Mikhael memperhatikan berkas yang diberikan oleh Shane. Terdapat foto-foto berukuran sedang beserta data diri seseorang yang tidak asing di mata Mikhael.

Miguel. Mikhael sudah cukup lama memperhatikan gerak-gerik pria itu, tapi sayangnya ia tidak menemukan bukti kejahatan pria itu. Miguel tidak pernah meninggalkan jejak sedikitpun.

"Apa rencanamu?" tanya Mikhael. Pria itu menatap Shane serius, begitu juga dengan Keenan yang berada di sana.

Shane mulai membuka mulutnya. Menjelaskan rencana yang sudah ia pikirkan sejak beberapa hari lalu. Dari keempat bagian di kerajaan bisnis narkotika Edzard, bagian yang paling penting dan paling mudah untuk disentuh adalah bagian dapur. Untuk Shane yang sudah mengenal seluk beluk dapur yang dikepalai oleh Morgan, menemukan bukti bukanlah hal yang sulit.

Dalam hal ini Shane akan menggunakan pria bernama Miguel yang merupakan tangan kanan Morgan. Ia membutuhkan Miguel untuk membuka tempat produksi. Karena hanya beberapa orang saja yang bisa keluar masuk tempat itu, para pekerja tinggal di dalam tempat produksi tanpa bisa keluar dari sana.

"Aku akan memimpin tim Harimau untuk menghancurkan tempat itu." Mikhael mengambil tindakan dengan cepat. Senyum mengembang di wajah pria itu. "Kesabaranmu berbuah manis, Shane."

"Aku pergi dulu, banyak hal yang harus aku urus." Mikhael meraih jas abu-abunya yang tersampir di sandaran kursi lalu pergi setelah menepuk pundak Shane dan Keenan.

Keenan melirik ke arah Shane. "Kau tidak ingin meninggalkan tempat ini?" Kemudian ia berlalu pergi menyusul Mikhael.

Shane tentu saja tidak akan berlama-lama di tempat membosankan itu. Ia mulai menggerakan kakinya meninggalkan markas rahasia Mikhael.

***

Setelah tiga hari berdiam diri di rumah Shane, Aimee kembali bekerja di cafe Keenan.

Hari ini pelanggan di cafe cukup ramai. Aimee terlihat sibuk dengan pekerjaannya sebagai pelayan.

Landon yang sejak tadi mengintip dari ruangannya gatal ingin mendekati Aimee. Ia tahu dari Keenan bahwa Aimee terjatuh dari tangga hingga tidak bisa bekerja selama satu minggu. Akan tetapi, ini belum satu minggu dan Aimee sudah masuk kerja.

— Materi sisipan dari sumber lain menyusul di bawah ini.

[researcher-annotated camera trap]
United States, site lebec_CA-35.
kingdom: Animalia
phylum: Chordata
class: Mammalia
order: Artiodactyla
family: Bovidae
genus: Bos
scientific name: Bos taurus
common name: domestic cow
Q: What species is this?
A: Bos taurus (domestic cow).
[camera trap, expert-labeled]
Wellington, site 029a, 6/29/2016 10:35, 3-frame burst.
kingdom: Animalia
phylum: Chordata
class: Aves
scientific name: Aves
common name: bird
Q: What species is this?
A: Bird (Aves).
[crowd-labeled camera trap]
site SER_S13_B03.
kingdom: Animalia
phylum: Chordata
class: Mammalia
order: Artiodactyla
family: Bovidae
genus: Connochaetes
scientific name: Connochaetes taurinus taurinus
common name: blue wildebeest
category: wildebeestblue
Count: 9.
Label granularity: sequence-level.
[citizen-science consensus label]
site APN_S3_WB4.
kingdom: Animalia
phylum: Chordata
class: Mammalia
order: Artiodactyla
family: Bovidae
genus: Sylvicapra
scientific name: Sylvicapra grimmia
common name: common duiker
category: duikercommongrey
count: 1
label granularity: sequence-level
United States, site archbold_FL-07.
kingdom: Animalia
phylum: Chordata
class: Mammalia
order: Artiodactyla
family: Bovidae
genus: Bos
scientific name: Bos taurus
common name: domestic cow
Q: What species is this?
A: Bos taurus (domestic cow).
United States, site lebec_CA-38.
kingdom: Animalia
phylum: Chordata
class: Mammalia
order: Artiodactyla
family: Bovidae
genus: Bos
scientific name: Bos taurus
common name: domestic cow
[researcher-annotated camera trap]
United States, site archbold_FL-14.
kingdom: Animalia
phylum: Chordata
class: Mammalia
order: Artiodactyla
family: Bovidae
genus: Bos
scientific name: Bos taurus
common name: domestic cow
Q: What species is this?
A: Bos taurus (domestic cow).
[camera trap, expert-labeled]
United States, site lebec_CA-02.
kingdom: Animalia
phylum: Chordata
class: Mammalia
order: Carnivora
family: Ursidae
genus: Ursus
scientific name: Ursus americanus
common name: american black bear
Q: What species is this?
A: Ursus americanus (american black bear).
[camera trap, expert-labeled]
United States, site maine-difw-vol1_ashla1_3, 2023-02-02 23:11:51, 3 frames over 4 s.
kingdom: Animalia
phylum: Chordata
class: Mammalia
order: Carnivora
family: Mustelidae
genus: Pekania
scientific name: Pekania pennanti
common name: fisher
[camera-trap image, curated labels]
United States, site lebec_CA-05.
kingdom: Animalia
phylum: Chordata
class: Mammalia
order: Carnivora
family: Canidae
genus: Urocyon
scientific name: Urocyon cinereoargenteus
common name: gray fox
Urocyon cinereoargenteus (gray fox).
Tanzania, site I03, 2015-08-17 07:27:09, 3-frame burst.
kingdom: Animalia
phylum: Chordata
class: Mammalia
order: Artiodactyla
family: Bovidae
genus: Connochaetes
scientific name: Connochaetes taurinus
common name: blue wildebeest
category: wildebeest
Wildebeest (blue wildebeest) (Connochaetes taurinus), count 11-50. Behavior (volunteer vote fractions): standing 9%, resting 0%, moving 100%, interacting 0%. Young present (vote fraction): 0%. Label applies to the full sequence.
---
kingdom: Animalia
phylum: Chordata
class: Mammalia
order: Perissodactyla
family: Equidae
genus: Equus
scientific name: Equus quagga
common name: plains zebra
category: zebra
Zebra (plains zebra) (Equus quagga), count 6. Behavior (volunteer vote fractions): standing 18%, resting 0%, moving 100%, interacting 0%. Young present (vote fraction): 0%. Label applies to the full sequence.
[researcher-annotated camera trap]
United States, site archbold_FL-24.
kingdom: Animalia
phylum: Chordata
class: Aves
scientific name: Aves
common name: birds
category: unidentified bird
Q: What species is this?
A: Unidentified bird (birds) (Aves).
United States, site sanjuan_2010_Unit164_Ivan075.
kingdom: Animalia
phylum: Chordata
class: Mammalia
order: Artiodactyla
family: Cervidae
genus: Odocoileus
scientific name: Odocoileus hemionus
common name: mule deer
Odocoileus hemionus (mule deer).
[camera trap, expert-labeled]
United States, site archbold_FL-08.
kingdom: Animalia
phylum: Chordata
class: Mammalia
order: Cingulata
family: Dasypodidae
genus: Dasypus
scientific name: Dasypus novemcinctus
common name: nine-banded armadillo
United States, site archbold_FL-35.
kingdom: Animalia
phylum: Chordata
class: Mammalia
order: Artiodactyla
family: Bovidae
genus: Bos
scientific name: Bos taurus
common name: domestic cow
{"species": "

Landon sudah berbicara dengan Aimee mengenai seharusnya Aimee tidak bekerja hari ini, tapi Aimee berkeras bahwa ia bisa bekerja tanpa membuat masalah.

Bukan itu yang Landon takutkan. Bagaimana jika Shane mengulitinya karena membiarkan Aimee bekerja? Sungguh, Landon masih ingin hidup.

"Cukup sudah." Landon tidak tahan lagi. Ia segera keluar dari ruangannya untuk memanggil Aimee. Namun, sayangnya Landon terlambat. Dari pintu masuk Shane dan Keenan sudah melangkah menuju ke arahnya.

"Sial!" Landon mengumpat tertahan. 

"Kau memperlakukan wanitaku dengan baik, Landon." Shane melewati Landon dengan langkah tenang.

Landon meremas jemarinya. Lagi-lagi ia mengumpat, tapi kali ini dari dalam hatinya. Dengan langkah berat, ia mengikuti Shane dan Keenan ke dalam ruang kerja Keenan.

"Sepertinya kau sudah bosan bekerja di sini, Landon?" Shane berdiri bersandar di meja kerja Keenan. Matanya menatap Landon datar, tapi mampu membuat Landon memucat.

"Maafkan saya, Tuan Shane. Saya memang salah." Landon meminta maaf segera. Ia sudah bekerja cukup lama dengan Shane jadi ia tahu bahwa tuannya tidak suka jika ia mencari pembenaran.

"Ayolah, Shane. Ini bukan salah Landon. Lagipula wanitamu itu keras kepala, jadi Landon saja tidak akan mungkin bisa membuatnya berhenti bekerja." Keenan yang duduk di kursi kebesarannya menyela Shane.

Shane tidak menanggapi ucapan Keenan, ia kembali membuka mulutnya dan bicara pada Landon. "Perintahkan Aimee untuk datang ke sin!" 

"Baik, Tuan." Landon segera membalik tubuhnya dan pergi. Syukurlah kali ini ia masih selamat.

Landon menghampiri Aimee yang hendak mengantarkan pesanan. "Biarkan pekerja lain yang mengantar pesanan itu. Kau pergilah ke ruangan bos." 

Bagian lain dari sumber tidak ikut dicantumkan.